*** EXTRACTED RECORDS ***

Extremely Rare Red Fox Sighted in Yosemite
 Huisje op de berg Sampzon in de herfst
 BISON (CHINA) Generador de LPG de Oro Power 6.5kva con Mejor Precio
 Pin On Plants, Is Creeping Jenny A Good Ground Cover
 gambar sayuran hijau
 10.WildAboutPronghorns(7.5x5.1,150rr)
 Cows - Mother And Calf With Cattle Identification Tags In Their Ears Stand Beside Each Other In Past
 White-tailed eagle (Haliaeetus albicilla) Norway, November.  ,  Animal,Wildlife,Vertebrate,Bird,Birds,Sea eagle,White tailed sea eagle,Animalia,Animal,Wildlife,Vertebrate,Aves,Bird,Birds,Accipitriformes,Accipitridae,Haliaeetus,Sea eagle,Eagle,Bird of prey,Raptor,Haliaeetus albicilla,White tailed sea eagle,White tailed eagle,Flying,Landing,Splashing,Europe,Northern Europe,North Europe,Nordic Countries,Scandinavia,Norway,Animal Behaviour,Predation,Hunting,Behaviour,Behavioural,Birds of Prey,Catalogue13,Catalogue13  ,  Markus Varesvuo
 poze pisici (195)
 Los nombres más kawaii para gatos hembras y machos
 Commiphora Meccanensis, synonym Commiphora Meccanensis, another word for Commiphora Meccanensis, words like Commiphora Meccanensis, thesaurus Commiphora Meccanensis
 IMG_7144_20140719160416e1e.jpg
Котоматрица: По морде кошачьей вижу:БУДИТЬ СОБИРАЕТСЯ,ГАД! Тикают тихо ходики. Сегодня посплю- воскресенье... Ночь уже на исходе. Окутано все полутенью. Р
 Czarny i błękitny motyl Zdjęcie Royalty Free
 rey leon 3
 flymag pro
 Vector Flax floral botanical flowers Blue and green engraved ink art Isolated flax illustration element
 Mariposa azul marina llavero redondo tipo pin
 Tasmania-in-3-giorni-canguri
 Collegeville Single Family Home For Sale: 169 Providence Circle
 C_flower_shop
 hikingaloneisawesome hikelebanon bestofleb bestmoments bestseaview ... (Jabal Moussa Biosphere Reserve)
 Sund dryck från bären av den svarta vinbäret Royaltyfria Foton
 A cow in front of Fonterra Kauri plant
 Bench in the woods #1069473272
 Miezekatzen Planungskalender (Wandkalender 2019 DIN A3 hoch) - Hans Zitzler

***

ASSIGNMENT:
Set out exactly the run of lines that begins at the line holding "Bench in the woods #1069473272" and ends at the last line of the data.

RESPONSE AREA:
 Bench in the woods #1069473272
 Miezekatzen Planungskalender (Wandkalender 2019 DIN A3 hoch) - Hans Zitzler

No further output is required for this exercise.